Yes Kekai is right. DG just doesn't fit with the Mavs.

And for JET or Harris it wouldn't be worth it even if he did fit....

I will be PISSED if this happens....

Got Rice?


----------



## KokoTheMonkey (Aug 4, 2003)

mff4l said:


> if the mavs trade for gooden? They still get his larry bird rights cause of his 3 year contract. They can give him whatever they want and match any offer for him


Why would Dallas sign him to an extension? There's really no spot for him on the Mavs.


----------



## mff4l (Dec 31, 2004)

KokoTheMonkey said:


> Why would Dallas sign him to an extension? There's really no spot for him on the Mavs.



becaue the mav would move dirk to sf. teams are starting to guard dirk with SGS anywaz (see phoenix and houston in the playoffs) so they might as well plug him there. 

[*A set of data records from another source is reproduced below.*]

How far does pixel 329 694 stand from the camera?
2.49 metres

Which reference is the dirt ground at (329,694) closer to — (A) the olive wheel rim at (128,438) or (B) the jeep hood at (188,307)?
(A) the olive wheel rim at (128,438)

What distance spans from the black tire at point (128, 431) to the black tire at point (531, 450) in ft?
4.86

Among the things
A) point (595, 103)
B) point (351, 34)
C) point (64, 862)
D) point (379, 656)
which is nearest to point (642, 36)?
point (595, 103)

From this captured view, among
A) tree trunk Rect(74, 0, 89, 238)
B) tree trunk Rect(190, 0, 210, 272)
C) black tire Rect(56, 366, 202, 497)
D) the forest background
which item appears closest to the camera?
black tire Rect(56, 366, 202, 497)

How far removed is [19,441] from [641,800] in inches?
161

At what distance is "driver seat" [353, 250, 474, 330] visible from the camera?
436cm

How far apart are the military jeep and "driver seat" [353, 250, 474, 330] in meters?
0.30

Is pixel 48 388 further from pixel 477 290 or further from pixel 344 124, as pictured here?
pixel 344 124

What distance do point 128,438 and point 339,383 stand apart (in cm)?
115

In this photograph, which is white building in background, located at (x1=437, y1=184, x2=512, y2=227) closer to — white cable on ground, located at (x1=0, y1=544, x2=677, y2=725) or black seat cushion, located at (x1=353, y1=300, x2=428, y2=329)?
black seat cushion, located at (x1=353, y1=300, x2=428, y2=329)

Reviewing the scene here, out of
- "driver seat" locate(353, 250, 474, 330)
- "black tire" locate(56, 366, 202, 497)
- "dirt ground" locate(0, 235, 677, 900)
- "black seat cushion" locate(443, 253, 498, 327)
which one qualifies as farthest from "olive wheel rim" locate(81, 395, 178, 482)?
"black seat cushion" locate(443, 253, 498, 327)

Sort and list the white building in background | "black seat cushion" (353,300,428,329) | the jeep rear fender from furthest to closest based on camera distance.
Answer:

quis for gooden would work


----------



## Seed (Jun 29, 2005)

they put SG's on Dirk because those were the teams best defenders and Marion isn't a SG


----------



## AUNDRE (Jul 11, 2005)

Seed said:


> they put SG's on Dirk because those were the teams best defenders and Marion isn't a SG


but hes originally a SF.... even tho he didnt play there last season


1. Terry or Harris/Daniels
2. Howard/Stack
3. Dirk/Stack
4. Gooden/Van Horn
5. Dampier/????

i like that line-up..... they might even get something for Michael Finley.......


----------



## frosted-dirk (Jun 1, 2005)

no way...no to gooden, i much more like KVH to buck up dirk.... 


it's better if dallas will focus with paul pierce trade....
and it's better if lafrents will get envolved too.....


----------